You can see what I mean by some of the original noise “sneaking through”: these are the spikes left over after the smoothing; however, you can also see that the spikes line up with the data, so we are not introducing any noise. The somewhat jaggy nature of the “smoothed” series has to do with the technicalities of using wavelets (I’ll have to explain this a latter time: but for technical completeness, I used a Daubechies orthonormal compactly supported wavelet, with soft probability thresholding by level). Anyway, some things that were hidden before are now clearer.

It looks like there was an increasing trend for most of the series starting in 1996 to 1998, but ending in late 2004, after which the data begin trending down: for the tropics to north pole, anyway. The signal in the southern hemisphere is weaker, or even non-existent at Antarctica.

This analysis is much stronger than the regression shown earlier; nevertheless, it is still not wonderful.
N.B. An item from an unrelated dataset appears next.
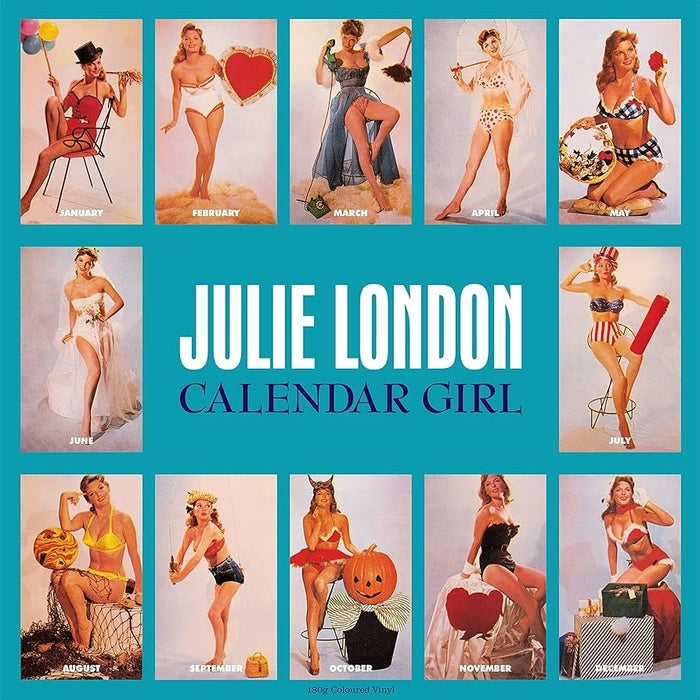 Julie London – Calendar Girl (LP, Vinyl Record Album)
The residuals don’t look much better, and are even worse in some places (e.g. early on in the Tropics), than the regression. But wavelet analysis is tricky: there are lots of choices of the so-called wavelet basis (the “Daubechies” thing above) and choices for thresholding. (I used the, more or less, defaults in the R wavethresh package.)

But the smoothing is only a first start. We need to model this data all at once, and not transect by transect, taking into account the different relationships between each transect (I’m still working on a multivariate Bayesian hierarchical time-series model: it ain’t easy!). Not surprisingly, these relationships are not constant (shown below for fun). The main point is that modeling data of this type is difficult, and it is far too tempting to make claims that do not hold up upon closer analysis. One thing is certain: the hypothesis that the temperature is linearly increasing everywhere across the globe is just not true.

APPENDIX: Just for fun, here is a scatter-plot matrix of the data (click for larger): You can see that there is little correlation between the two poles, and more, but less than you would have thought, between bordering transects.
RSS wavelets

How to read this plot: it’s a scatter plot of each variable (transect), with each other. Pick a variable name. In that row, that variable is the y-axis. Pick another variable. In that column, that variable is the x-axis. This is a convenient way to look at all the data at the same time.